Müşteriye para iadesi
İhracatçımız yurt dışından gelen müşterisine ürününün satış bağlantısını yapmış, ürünü ve iş için ürünün beraberinde istenilen diğer aksesuarların bir kısmını da üretmiş. Müşterinin talebi üzerine de bazı aksesuarları üretmemiş.
Satışın ödeme şekli de akreditif olarak anlaşılmış. Ancak, akreditif metni içerisinde “Partial shipment allowed / Kısmi yüklemeye izin verilir" ifadesi olmadığından üreticimiz müşterinin talebi üzerine ve yüklemenin gecikmemesi için akreditif metnine uygun belgeleri tüm satış bedeli üzerinden hazırlayarak bankaya vermiş. Doğal olarak da yüklemesini yapmadığı ürünlerin de mal bedellerini akreditiften tahsil etmiş.
Bu işlem, müşteri ile karşılıklı mutabakat sonucu ile yapıldığından, ahlaki bir sorun ile karşı karşıya değiliz. Zira, fazladan tahsil edilen bu bedel karşılığında daha sonra bedelsiz olarak malzeme gönderilmesi veya başka bir siparişte bu kadar indirim yapılması için prensipte anlaşmaya varılmış.

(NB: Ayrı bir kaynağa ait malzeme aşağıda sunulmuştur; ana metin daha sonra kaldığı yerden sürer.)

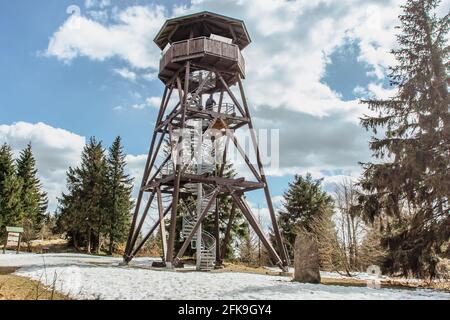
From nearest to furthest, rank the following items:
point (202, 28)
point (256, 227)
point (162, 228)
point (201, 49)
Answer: point (162, 228) → point (256, 227) → point (201, 49) → point (202, 28)

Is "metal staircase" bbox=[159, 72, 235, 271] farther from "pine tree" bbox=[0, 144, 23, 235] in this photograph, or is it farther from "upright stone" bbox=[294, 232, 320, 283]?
"pine tree" bbox=[0, 144, 23, 235]

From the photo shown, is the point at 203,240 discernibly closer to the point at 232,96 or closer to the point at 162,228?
the point at 162,228

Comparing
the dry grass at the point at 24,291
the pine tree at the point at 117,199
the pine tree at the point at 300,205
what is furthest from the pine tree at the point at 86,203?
the dry grass at the point at 24,291

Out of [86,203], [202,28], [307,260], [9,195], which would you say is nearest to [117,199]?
[86,203]

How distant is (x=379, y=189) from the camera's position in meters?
13.4

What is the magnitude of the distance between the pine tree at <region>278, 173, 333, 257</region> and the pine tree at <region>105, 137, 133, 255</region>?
14841 mm

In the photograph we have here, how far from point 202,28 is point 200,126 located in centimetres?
482

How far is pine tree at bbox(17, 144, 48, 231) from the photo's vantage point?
36.4 metres

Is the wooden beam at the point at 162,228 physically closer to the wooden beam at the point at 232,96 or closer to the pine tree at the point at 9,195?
the wooden beam at the point at 232,96

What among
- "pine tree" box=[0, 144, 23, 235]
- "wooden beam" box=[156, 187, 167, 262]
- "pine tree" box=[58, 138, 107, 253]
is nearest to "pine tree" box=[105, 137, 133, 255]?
"pine tree" box=[58, 138, 107, 253]

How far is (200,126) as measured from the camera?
705 inches
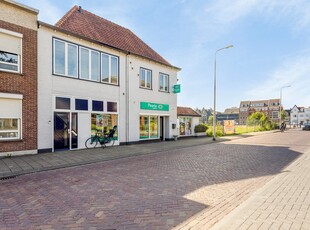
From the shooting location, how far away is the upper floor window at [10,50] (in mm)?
10125

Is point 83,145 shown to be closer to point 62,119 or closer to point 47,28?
point 62,119

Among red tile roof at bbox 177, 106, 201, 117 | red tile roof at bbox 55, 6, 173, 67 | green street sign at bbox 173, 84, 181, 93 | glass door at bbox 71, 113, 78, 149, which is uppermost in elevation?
red tile roof at bbox 55, 6, 173, 67

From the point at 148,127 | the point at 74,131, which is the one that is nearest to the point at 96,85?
the point at 74,131

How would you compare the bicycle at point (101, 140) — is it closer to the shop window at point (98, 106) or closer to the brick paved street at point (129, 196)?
the shop window at point (98, 106)

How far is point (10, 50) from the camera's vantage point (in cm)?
1035

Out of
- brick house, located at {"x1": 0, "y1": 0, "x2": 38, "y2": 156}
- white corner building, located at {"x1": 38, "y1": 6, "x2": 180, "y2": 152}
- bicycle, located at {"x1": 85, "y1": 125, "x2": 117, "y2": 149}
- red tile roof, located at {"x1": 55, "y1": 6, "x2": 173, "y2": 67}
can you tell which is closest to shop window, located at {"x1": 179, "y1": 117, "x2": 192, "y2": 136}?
white corner building, located at {"x1": 38, "y1": 6, "x2": 180, "y2": 152}

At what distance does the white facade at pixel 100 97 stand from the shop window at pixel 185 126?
291cm

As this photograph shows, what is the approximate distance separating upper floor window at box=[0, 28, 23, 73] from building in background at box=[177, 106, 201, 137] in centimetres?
1494

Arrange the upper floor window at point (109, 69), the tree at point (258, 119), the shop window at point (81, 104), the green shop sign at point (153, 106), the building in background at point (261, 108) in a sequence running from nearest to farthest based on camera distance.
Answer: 1. the shop window at point (81, 104)
2. the upper floor window at point (109, 69)
3. the green shop sign at point (153, 106)
4. the tree at point (258, 119)
5. the building in background at point (261, 108)

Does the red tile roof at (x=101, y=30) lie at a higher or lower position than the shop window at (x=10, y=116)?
higher

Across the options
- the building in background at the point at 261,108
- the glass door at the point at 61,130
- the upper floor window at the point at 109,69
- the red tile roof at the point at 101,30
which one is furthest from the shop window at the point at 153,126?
the building in background at the point at 261,108

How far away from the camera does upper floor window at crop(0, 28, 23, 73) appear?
1012cm

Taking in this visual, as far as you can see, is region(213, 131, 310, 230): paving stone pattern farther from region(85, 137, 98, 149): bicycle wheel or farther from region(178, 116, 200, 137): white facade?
region(178, 116, 200, 137): white facade

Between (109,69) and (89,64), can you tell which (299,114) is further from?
(89,64)
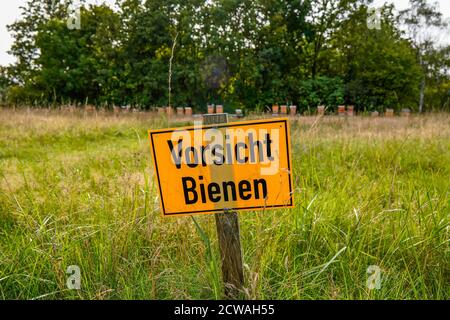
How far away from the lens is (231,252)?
135cm

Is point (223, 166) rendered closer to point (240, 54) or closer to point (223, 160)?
point (223, 160)

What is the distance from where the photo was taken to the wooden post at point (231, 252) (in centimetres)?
133

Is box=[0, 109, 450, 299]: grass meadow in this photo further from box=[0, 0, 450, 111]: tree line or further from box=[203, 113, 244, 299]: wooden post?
box=[0, 0, 450, 111]: tree line

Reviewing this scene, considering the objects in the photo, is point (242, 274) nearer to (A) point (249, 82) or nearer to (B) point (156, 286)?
(B) point (156, 286)

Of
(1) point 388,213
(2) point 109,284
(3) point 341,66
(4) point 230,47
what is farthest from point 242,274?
(3) point 341,66

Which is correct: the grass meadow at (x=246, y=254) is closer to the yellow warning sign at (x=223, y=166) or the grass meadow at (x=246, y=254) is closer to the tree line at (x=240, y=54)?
the yellow warning sign at (x=223, y=166)

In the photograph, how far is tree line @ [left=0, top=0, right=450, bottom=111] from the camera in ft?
69.1

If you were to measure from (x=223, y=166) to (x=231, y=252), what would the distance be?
363 mm

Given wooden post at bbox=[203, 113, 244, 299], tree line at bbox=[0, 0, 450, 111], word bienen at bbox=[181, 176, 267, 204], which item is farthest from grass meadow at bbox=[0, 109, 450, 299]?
tree line at bbox=[0, 0, 450, 111]

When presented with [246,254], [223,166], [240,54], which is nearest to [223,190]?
[223,166]

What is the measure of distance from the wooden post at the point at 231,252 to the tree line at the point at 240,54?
19.1 metres

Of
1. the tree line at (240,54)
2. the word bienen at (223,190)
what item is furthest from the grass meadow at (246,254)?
the tree line at (240,54)

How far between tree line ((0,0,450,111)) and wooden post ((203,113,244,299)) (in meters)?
19.1
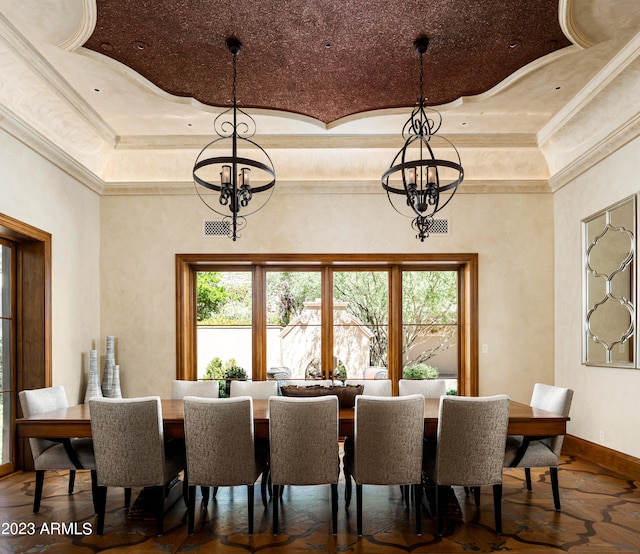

Buraya kadar sorun yok. Ne zaman müşteri “Ben bu parayı geri istiyorum" demiş, işte o zaman işletmede kriz baş göstermiş. Paranın nasıl ve ne şekilde müşteriye geri ödenebileceği veya ödenmesi gerektiği konusunda rivayetler ve öneriler dolaşmaya başlamış.
Muhasebeci “%20 kurumlar vergisini kesip nakit ödeyelim" diye bir öneri getirmiş. Satış temsilcisi de “Bu insanlar iyi müşteri, ileride oluşabilecek ticaretin önünü açmak için böyle bir kesinti yapmak uygun olmaz" demiş. Bilgisine güvendikleri bir dostlarına sormuşlar onun fikri de kesinti yapılmaması olmuş. Ancak, muhasebecinin de önerisini dikkate alarak, ödenecek bu miktarın kazanç hanesinden çıkarılabilmesi için, karşı taraftan bir hata raporu alınmasını ve paranın bu hata raporu çerçevesinde “Garanti karşılığı geri ödeme" olarak yapılması seçeneğini önermiş.
Siz olsanız ne yaparsınız?
Önerilen her üç seçenek de geçerli seçenekler.
Muhasebecinin “Vergi kesilerek ödeme yapılması" önerisi prensip olarak makul amma kesinti oranı rahatsız edici. Çünkü işletmelerin gerçekte ödedikleri kurumlar vergisi oranı, genellikle yasal limitin oldukça altında kalıyor. Dolayısıyla da bu seçenek kullanılacaksa, işletmenin ödediği kurumlar vergisi oranı ne ise ödenecek paradan, o oranda kesinti yapılarak ödenmesi daha uygun bir davranış olacaktır.
Satış temsilcisi de doğru düşünüyor. Çünkü bir kesinti yapılarak eksik ödeme yapılması ve müşteri memnuniyetinin önünün kesilmesi, ileride oluşabilecek satış bağlantılarının da önünü kesecektir. Amma bu durumda ödenecek bedelin muhasebeden nasıl çıkış yapılacağı, kurallara bağlı muhasebeciden veto görüyor. Başka bir bilenin önerisi, bu miktarın ortaklardan birisinin üzerine çıkış yapılması ve sonra bunun halledilmesi oluyor. Bunu da ortaklar “Bunu düşünmemiz gerekir" diyerek öteliyorlar.
Hata raporu alınması seçeneği, biri satış temsilcisinden ve diğeri üretim müdüründen olmak üzere iki kere veto görüyor. “Sağlam giden ürünümüze böyle bir rapor aldırıp, tescilli bozuk yapılmamalı" deniliyor ki çok haklılar.
Her üç seçenek de geçerli ve uygulanabilir. Hangisinin uygulanabileceği firmanın kurumsal ve ortaklık yapısına, müşteri ile olan geleceğe yönelik beklentilere ve muhasebecimizin, yasal çerçevede kalmak kaydıyla, esnek uygulamalara ne kadar uyumlu olduğuna bağlıdır.